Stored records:
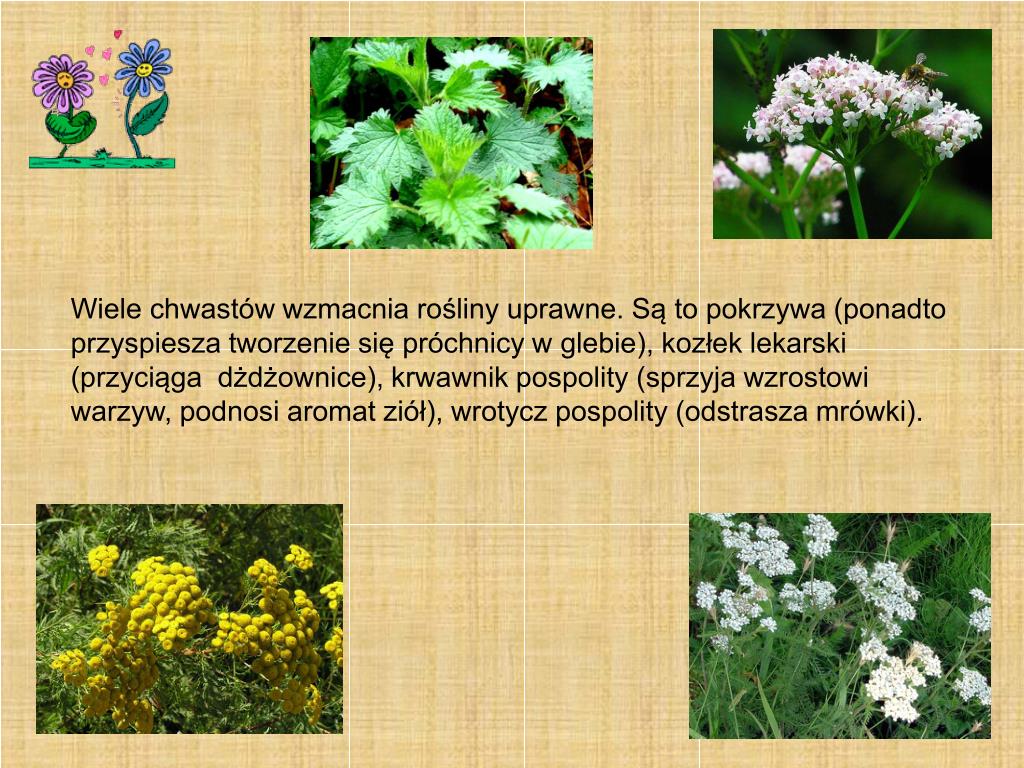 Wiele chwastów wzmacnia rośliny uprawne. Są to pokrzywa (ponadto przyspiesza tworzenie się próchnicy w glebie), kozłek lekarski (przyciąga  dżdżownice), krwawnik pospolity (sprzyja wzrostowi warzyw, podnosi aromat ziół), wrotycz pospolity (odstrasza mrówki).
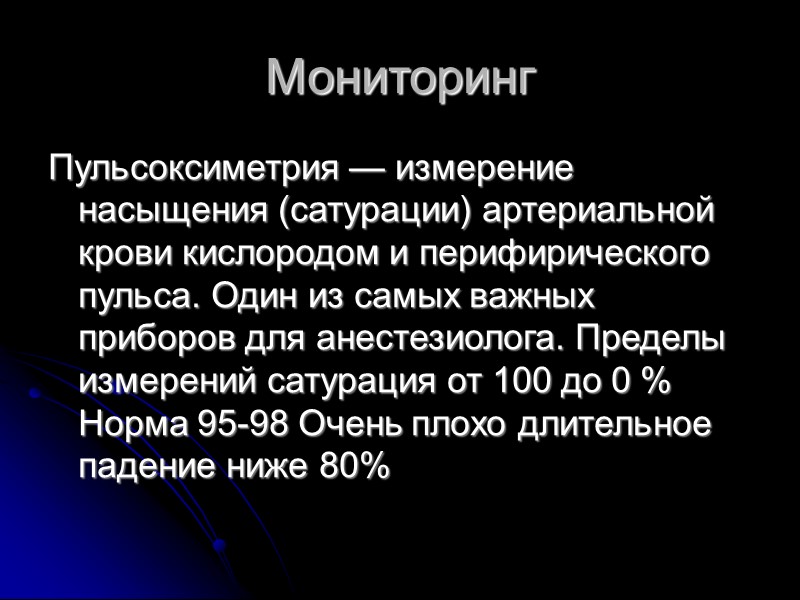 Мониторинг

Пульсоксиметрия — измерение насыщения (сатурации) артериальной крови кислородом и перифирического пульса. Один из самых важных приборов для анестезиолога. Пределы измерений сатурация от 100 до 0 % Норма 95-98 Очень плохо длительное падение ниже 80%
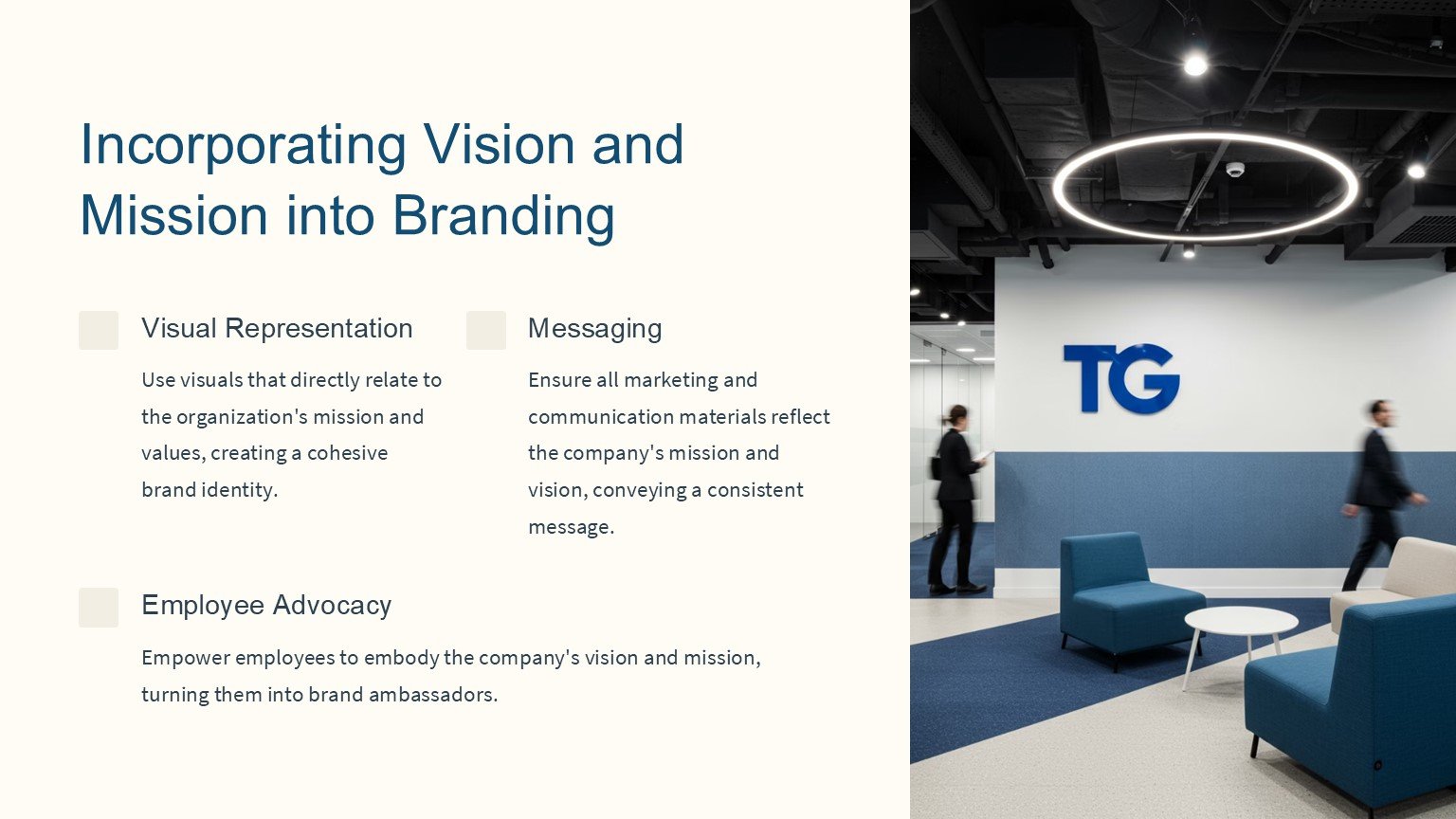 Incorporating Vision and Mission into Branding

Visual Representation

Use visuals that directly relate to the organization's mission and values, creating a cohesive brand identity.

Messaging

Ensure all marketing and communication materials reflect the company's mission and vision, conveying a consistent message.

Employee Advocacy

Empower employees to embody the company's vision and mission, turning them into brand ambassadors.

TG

*Work task:* Your copy should match the records word for word, with the pictures removed.

*Completed exercise:*
 Wiele chwastów wzmacnia rośliny uprawne. Są to pokrzywa (ponadto przyspiesza tworzenie się próchnicy w glebie), kozłek lekarski (przyciąga  dżdżownice), krwawnik pospolity (sprzyja wzrostowi warzyw, podnosi aromat ziół), wrotycz pospolity (odstrasza mrówki).
 Мониторинг

Пульсоксиметрия — измерение насыщения (сатурации) артериальной крови кислородом и перифирического пульса. Один из самых важных приборов для анестезиолога. Пределы измерений сатурация от 100 до 0 % Норма 95-98 Очень плохо длительное падение ниже 80%
 Incorporating Vision and Mission into Branding

Visual Representation

Use visuals that directly relate to the organization's mission and values, creating a cohesive brand identity.

Messaging

Ensure all marketing and communication materials reflect the company's mission and vision, conveying a consistent message.

Employee Advocacy

Empower employees to embody the company's vision and mission, turning them into brand ambassadors.

TG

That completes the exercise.